→ **TASK OBJECTIVE**: Turn the item lines starting with the line containing "Which is the correct" and going on through the line containing "Answer: the chrome", both included, into a JSON list of strings, one string per line. Leave out blank lines and any line outside that span.
* BEGIN MATERIAL FOR THE TASK *
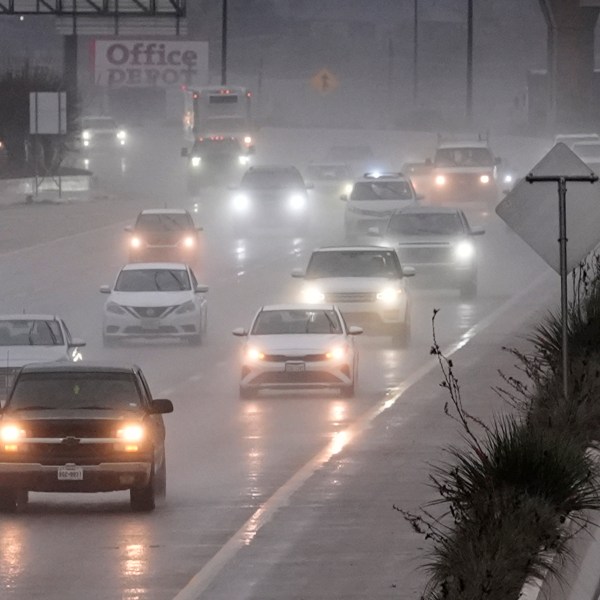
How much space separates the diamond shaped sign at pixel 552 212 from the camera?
59.7 ft

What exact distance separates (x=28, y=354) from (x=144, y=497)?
946cm

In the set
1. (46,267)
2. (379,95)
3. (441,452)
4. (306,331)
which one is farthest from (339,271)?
(379,95)

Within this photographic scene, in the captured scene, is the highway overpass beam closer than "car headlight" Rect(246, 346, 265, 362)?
No

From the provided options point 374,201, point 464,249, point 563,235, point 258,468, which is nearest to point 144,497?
point 258,468

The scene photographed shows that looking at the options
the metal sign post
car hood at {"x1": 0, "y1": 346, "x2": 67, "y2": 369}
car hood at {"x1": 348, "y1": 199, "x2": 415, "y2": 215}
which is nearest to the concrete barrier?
car hood at {"x1": 348, "y1": 199, "x2": 415, "y2": 215}

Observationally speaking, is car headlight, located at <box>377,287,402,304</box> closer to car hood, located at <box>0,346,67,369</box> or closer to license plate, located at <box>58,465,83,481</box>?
car hood, located at <box>0,346,67,369</box>

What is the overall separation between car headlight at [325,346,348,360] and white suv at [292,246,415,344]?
7.49 m

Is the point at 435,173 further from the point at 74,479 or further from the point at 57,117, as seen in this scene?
the point at 74,479

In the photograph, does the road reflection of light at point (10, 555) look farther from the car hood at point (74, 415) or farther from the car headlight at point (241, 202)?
the car headlight at point (241, 202)

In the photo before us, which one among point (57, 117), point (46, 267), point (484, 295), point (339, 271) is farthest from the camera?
point (57, 117)

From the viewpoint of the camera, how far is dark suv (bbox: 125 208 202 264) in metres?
50.9

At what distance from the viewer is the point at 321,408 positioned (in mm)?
27953

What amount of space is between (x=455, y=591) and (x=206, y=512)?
828 centimetres

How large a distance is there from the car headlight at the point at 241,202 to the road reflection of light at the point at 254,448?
34467 millimetres
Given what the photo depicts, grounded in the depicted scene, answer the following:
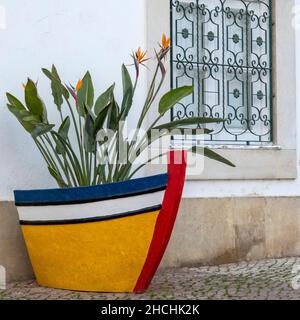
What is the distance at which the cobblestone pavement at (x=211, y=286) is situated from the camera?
4.87 meters

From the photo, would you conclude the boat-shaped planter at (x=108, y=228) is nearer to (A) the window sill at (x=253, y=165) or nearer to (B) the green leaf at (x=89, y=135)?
(B) the green leaf at (x=89, y=135)

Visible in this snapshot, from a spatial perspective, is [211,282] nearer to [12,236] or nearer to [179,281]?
[179,281]

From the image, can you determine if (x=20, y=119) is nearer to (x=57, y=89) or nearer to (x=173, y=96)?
(x=57, y=89)

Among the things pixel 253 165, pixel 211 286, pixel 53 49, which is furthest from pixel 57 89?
pixel 253 165

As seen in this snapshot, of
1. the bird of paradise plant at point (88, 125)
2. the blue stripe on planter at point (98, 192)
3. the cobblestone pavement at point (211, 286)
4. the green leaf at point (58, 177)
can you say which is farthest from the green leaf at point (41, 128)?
the cobblestone pavement at point (211, 286)

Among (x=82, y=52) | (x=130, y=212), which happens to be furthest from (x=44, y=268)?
(x=82, y=52)

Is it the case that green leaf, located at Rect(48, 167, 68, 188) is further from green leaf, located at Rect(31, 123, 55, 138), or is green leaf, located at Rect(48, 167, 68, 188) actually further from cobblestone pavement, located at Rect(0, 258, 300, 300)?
cobblestone pavement, located at Rect(0, 258, 300, 300)

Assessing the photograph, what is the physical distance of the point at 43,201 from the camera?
499 centimetres

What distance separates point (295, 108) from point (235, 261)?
1661 millimetres

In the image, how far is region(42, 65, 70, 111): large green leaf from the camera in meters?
5.15

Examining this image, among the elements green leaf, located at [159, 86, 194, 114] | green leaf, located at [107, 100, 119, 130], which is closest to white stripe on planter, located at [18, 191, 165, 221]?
green leaf, located at [107, 100, 119, 130]

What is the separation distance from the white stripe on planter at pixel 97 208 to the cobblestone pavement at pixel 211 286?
0.56 m

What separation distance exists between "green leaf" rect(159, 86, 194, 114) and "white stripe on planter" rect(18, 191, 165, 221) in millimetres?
813
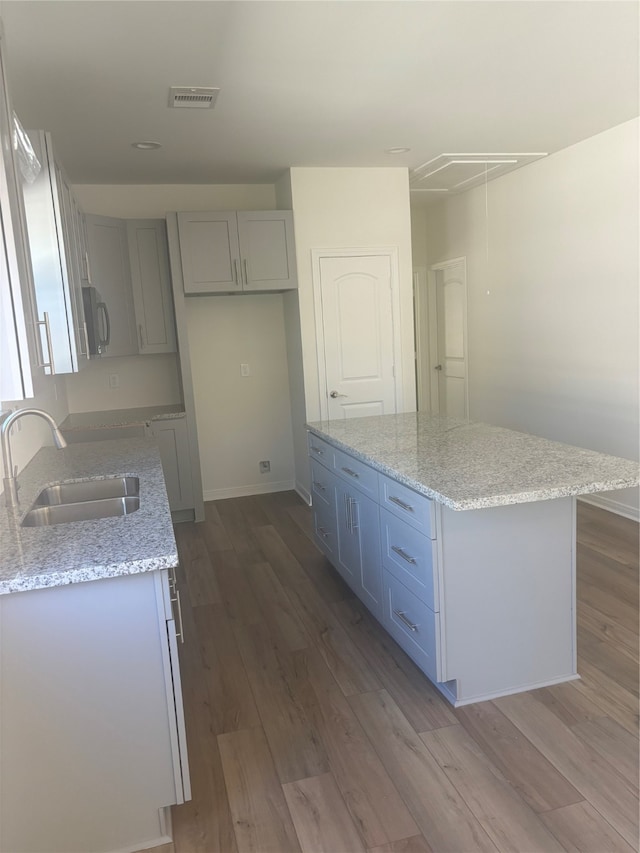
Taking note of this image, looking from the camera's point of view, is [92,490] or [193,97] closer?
[92,490]

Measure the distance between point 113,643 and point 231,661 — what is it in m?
1.25

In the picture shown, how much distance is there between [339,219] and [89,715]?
13.3 feet

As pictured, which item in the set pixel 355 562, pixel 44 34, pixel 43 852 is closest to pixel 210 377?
pixel 355 562

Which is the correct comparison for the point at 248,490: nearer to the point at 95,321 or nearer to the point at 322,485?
the point at 322,485

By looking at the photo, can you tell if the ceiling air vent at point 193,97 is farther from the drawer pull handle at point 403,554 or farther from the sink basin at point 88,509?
the drawer pull handle at point 403,554

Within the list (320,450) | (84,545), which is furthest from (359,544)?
(84,545)

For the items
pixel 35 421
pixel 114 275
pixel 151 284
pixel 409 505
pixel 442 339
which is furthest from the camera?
pixel 442 339

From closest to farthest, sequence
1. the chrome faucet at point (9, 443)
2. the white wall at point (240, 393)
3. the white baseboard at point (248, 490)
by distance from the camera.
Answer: the chrome faucet at point (9, 443) < the white wall at point (240, 393) < the white baseboard at point (248, 490)

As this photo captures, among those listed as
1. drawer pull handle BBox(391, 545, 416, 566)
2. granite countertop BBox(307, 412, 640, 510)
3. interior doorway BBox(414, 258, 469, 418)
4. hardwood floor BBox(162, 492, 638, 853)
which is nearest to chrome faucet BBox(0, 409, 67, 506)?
hardwood floor BBox(162, 492, 638, 853)

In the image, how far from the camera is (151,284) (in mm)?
4887

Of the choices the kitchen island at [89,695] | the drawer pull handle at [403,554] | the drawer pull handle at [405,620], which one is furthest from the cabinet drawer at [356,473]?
the kitchen island at [89,695]

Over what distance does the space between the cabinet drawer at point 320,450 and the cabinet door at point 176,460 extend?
139cm

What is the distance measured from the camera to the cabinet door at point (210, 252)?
15.3 ft

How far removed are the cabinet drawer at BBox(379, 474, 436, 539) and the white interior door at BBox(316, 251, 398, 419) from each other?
240cm
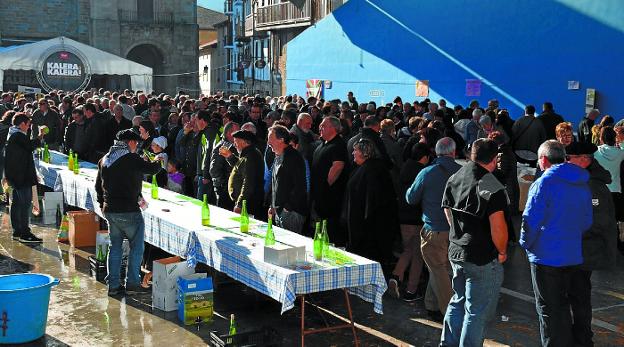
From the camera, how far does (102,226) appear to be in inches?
375

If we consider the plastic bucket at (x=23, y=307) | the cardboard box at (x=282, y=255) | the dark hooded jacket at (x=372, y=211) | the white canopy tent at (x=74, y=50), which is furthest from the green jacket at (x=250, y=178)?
the white canopy tent at (x=74, y=50)

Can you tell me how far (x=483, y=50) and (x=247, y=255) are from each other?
43.0ft

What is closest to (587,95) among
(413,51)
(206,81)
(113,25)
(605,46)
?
(605,46)

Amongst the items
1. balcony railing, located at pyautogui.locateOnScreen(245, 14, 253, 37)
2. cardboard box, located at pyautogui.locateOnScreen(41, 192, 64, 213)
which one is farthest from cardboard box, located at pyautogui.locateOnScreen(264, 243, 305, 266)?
balcony railing, located at pyautogui.locateOnScreen(245, 14, 253, 37)

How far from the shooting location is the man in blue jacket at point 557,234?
16.6 feet

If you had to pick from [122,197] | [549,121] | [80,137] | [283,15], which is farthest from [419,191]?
[283,15]

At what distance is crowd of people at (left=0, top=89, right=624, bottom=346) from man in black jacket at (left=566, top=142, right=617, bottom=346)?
1 centimetres

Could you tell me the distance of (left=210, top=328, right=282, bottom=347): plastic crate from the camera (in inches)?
218

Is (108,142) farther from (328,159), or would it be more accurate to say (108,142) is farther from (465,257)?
(465,257)

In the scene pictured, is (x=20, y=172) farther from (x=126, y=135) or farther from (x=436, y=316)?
(x=436, y=316)

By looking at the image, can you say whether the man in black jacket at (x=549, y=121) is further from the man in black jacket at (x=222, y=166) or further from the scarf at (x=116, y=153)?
the scarf at (x=116, y=153)

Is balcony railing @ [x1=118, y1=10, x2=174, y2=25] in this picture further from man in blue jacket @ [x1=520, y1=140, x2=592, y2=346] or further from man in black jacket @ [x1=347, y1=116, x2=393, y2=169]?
man in blue jacket @ [x1=520, y1=140, x2=592, y2=346]

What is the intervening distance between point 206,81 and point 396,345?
53571 mm

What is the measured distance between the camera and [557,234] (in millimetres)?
5074
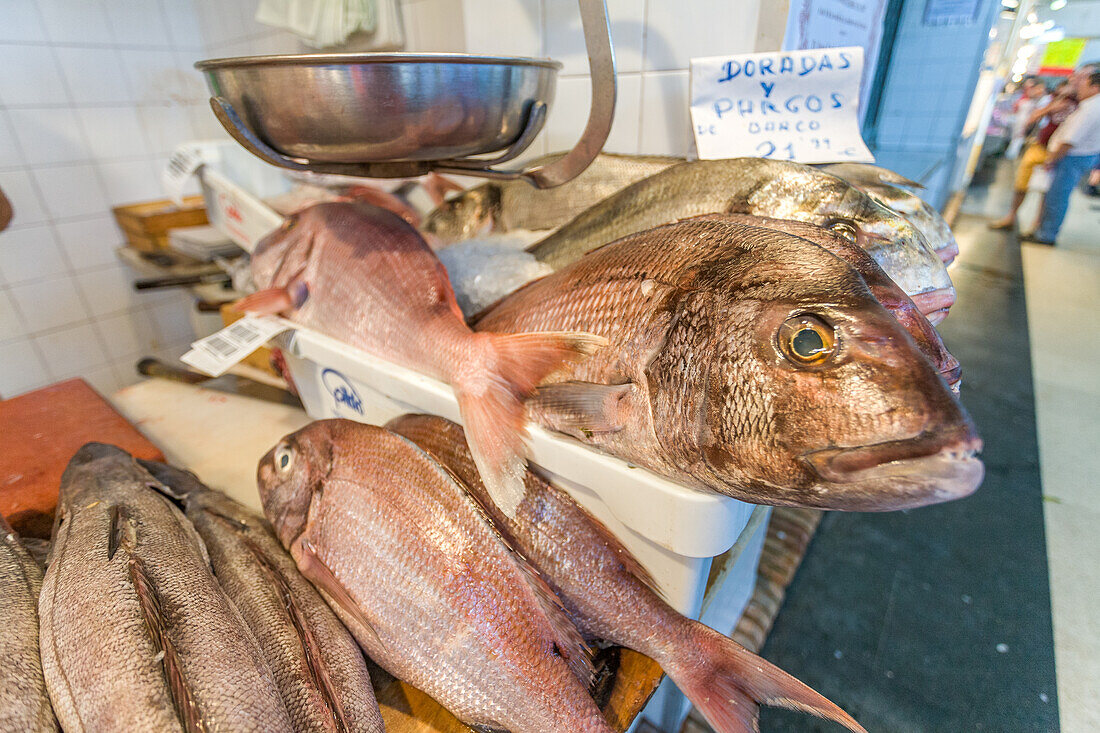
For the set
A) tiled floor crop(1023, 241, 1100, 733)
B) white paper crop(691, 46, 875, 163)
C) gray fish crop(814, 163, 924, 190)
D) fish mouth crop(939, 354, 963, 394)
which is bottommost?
tiled floor crop(1023, 241, 1100, 733)

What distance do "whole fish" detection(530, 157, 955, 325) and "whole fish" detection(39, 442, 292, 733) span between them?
2.17 ft

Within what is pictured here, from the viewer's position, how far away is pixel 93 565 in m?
0.55

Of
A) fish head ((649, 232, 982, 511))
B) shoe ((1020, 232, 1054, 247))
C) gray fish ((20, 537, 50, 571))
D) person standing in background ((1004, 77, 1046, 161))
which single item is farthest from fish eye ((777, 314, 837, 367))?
person standing in background ((1004, 77, 1046, 161))

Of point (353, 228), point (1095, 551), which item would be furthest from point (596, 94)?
point (1095, 551)

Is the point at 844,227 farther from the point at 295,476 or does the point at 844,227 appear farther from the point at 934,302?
the point at 295,476

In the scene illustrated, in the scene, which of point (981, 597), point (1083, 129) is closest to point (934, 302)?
point (981, 597)

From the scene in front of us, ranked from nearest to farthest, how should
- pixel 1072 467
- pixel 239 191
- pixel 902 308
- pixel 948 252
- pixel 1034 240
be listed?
pixel 902 308 < pixel 948 252 < pixel 239 191 < pixel 1072 467 < pixel 1034 240

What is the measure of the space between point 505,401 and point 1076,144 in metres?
6.59

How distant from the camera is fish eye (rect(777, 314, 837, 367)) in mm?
362

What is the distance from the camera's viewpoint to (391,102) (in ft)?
1.81

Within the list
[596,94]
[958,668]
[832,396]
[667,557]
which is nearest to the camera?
[832,396]

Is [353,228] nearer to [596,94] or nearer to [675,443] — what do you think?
[596,94]

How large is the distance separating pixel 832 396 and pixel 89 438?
125cm

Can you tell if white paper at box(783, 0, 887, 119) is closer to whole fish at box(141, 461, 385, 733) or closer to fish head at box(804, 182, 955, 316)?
fish head at box(804, 182, 955, 316)
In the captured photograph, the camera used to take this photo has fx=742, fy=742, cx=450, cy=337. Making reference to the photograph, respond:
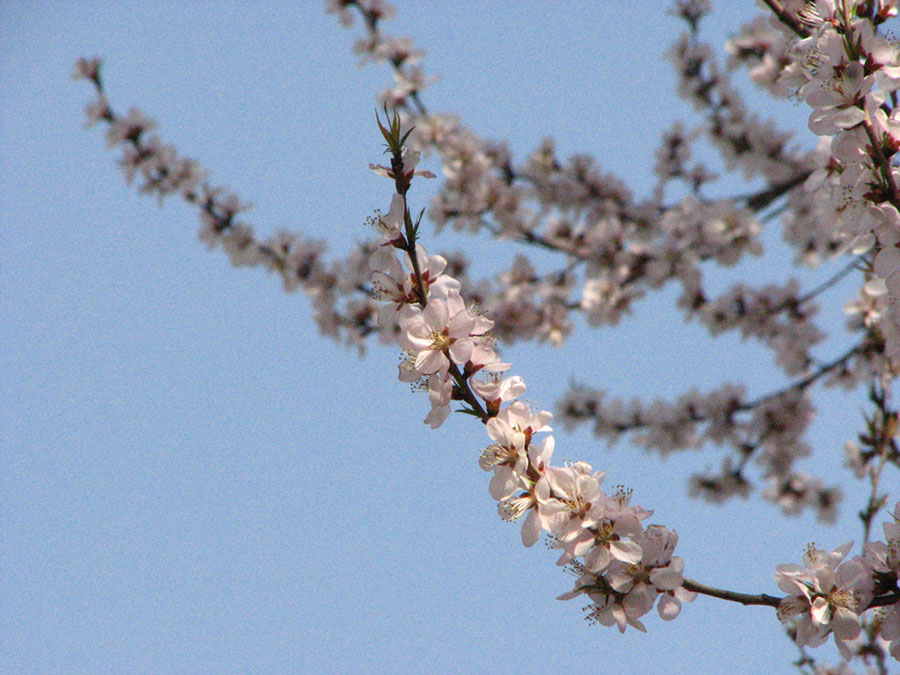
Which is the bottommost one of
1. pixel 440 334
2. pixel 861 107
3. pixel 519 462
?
pixel 519 462

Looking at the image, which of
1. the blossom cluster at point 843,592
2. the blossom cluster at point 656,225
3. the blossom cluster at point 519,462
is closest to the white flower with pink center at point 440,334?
the blossom cluster at point 519,462

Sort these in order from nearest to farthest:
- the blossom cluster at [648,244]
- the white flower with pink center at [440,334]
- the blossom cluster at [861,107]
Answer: the white flower with pink center at [440,334] → the blossom cluster at [861,107] → the blossom cluster at [648,244]

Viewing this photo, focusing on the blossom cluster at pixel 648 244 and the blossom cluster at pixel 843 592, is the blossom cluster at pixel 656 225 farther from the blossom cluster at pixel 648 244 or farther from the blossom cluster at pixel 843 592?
the blossom cluster at pixel 843 592

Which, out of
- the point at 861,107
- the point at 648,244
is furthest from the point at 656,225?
the point at 861,107

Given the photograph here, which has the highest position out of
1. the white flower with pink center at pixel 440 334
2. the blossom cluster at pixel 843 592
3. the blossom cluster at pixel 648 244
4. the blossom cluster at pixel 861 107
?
the blossom cluster at pixel 648 244

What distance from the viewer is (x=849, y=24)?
2.43m

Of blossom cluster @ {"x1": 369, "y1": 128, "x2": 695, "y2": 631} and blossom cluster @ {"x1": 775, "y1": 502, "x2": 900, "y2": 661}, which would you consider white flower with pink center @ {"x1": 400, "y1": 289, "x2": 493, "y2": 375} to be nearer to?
blossom cluster @ {"x1": 369, "y1": 128, "x2": 695, "y2": 631}

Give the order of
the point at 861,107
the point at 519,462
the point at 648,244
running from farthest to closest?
the point at 648,244
the point at 861,107
the point at 519,462

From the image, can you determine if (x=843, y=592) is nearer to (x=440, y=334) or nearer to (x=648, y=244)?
(x=440, y=334)

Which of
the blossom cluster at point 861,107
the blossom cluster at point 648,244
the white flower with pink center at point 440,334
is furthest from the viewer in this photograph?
the blossom cluster at point 648,244

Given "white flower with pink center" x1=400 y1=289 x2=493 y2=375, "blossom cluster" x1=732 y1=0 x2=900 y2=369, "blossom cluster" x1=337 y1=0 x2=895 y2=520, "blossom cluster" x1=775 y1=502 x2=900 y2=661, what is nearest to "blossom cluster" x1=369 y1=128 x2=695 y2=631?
"white flower with pink center" x1=400 y1=289 x2=493 y2=375

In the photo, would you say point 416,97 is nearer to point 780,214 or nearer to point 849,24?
point 780,214

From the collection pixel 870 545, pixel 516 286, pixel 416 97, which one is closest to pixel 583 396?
Answer: pixel 516 286

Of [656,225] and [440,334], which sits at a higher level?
[656,225]
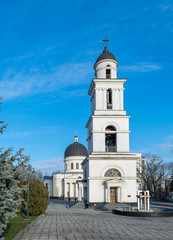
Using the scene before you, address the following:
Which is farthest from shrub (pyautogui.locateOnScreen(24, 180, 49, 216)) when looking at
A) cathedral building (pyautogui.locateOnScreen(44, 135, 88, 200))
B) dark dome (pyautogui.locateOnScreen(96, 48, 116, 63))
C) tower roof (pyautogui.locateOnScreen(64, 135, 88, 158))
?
tower roof (pyautogui.locateOnScreen(64, 135, 88, 158))

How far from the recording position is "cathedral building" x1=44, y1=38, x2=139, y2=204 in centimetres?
3259

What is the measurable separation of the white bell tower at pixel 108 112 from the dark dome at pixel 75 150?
98.6ft

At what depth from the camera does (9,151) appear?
31.4 ft

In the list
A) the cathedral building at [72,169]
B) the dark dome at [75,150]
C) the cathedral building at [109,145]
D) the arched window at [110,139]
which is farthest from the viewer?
the dark dome at [75,150]

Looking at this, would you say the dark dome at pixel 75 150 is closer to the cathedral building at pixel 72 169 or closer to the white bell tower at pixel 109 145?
the cathedral building at pixel 72 169

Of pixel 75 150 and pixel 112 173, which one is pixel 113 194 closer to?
pixel 112 173

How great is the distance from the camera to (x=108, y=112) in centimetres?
3472

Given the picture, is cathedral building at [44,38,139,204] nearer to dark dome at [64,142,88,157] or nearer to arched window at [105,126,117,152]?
arched window at [105,126,117,152]

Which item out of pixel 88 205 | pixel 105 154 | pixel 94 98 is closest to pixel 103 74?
pixel 94 98

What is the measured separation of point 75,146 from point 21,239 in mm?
53953

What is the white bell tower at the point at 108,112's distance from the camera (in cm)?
3394

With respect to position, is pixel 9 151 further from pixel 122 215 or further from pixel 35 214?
pixel 122 215

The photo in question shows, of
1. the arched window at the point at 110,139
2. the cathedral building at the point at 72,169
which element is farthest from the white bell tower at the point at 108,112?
the cathedral building at the point at 72,169

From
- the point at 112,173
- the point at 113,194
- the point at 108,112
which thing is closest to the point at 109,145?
the point at 112,173
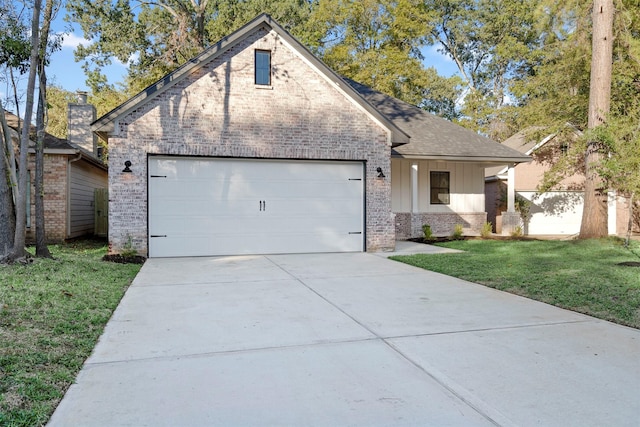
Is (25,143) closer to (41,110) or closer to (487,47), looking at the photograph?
(41,110)

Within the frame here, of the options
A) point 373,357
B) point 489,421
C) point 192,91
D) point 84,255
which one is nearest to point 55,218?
point 84,255

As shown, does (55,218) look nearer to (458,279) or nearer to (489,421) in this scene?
(458,279)

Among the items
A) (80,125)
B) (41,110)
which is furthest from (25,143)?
(80,125)

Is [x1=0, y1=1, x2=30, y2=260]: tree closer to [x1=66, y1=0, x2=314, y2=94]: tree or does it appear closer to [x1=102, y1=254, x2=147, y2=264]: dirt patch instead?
[x1=102, y1=254, x2=147, y2=264]: dirt patch

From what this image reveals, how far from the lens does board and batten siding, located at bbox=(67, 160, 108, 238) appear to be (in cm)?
1410

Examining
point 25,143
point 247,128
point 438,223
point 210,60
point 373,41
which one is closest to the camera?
point 25,143

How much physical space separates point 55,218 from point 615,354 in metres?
14.0

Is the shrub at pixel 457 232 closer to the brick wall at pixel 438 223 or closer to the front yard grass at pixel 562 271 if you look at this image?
the brick wall at pixel 438 223

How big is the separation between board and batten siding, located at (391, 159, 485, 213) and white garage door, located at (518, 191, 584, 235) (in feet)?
12.2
* END MATERIAL FOR THE TASK *
→ **PROBLEM SOLUTION**:
[
  "Which is the correct comparison for the point at 248,490: nearer to the point at 95,321 or nearer to the point at 322,485?",
  "the point at 322,485",
  "By looking at the photo, can you tell if the ceiling air vent at point 193,97 is farther from the drawer pull handle at point 403,554 or farther from the sink basin at point 88,509?",
  "the drawer pull handle at point 403,554",
  "Within the list (320,450) | (84,545), which is furthest from (359,544)?",
  "(84,545)",
  "For the items",
  "pixel 35 421",
  "pixel 114 275",
  "pixel 151 284",
  "pixel 409 505",
  "pixel 442 339",
  "which is furthest from the camera?",
  "pixel 442 339",
  "From closest to farthest, sequence",
  "1. the chrome faucet at point (9, 443)",
  "2. the white wall at point (240, 393)",
  "3. the white baseboard at point (248, 490)",
  "by distance from the camera.",
  "Answer: the chrome faucet at point (9, 443) < the white wall at point (240, 393) < the white baseboard at point (248, 490)"
]